EXERCISE REQUIREMENTS: Within the entries below, the lines from the one with "Juan Carlos Estévez, presidente" through the one with "Search expands for" are to be set down exactly, both ends kept.

SOURCE DATA START

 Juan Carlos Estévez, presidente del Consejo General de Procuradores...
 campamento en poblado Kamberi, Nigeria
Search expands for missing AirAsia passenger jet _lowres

SOURCE DATA END
SOURCE DATA START

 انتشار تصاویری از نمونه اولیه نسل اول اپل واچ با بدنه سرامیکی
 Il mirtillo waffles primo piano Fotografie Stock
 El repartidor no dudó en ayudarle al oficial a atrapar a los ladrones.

SOURCE DATA END
SOURCE DATA START

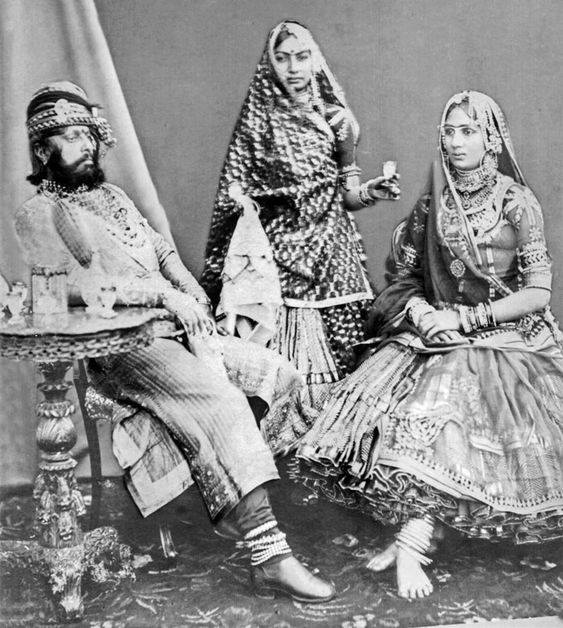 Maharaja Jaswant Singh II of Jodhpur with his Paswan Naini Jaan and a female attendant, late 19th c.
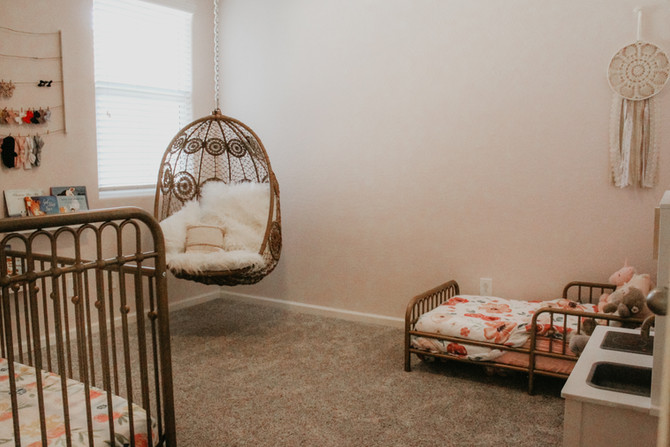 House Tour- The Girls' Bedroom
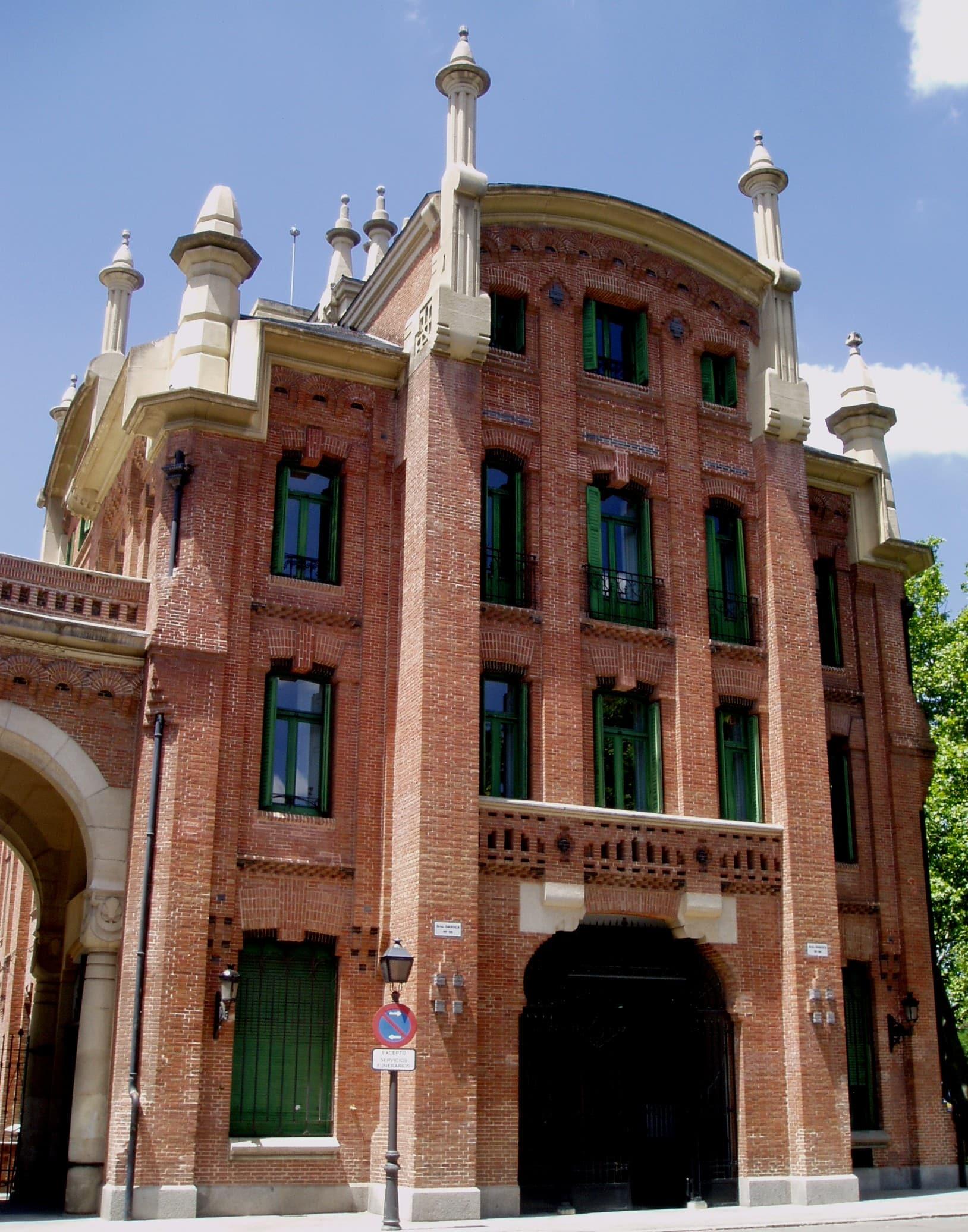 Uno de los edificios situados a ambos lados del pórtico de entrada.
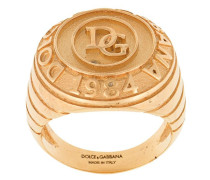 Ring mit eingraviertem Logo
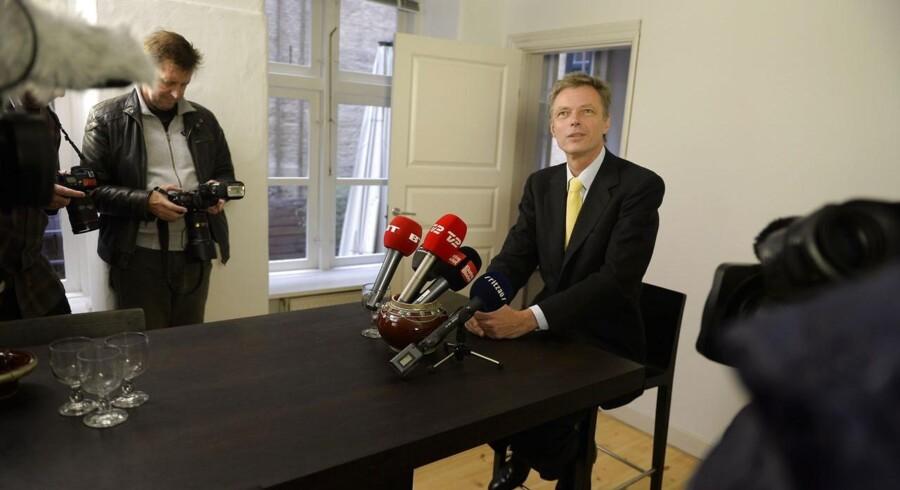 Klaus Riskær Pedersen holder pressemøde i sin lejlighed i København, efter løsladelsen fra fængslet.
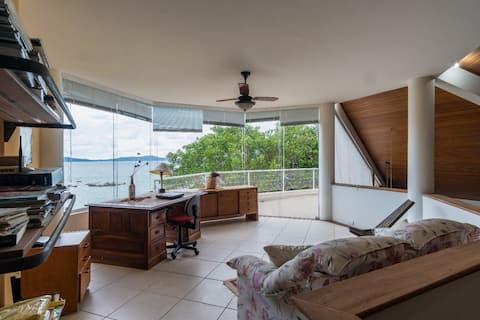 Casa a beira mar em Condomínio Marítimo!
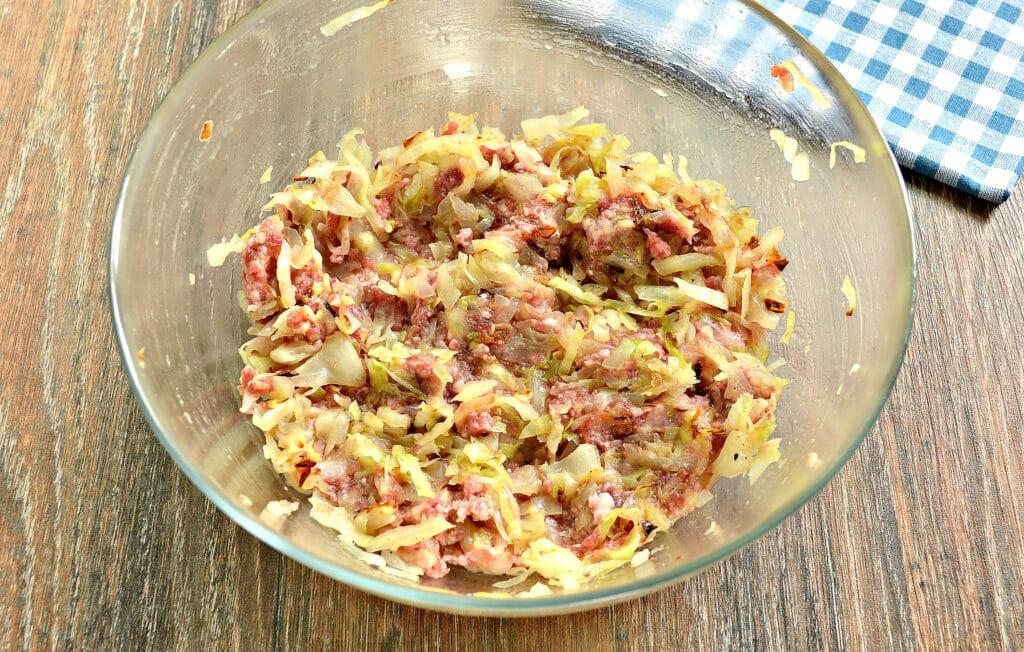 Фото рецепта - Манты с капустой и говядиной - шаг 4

SOURCE DATA END

COMPLETED TASK:
 Juan Carlos Estévez, presidente del Consejo General de Procuradores...
 campamento en poblado Kamberi, Nigeria
Search expands for missing AirAsia passenger jet _lowres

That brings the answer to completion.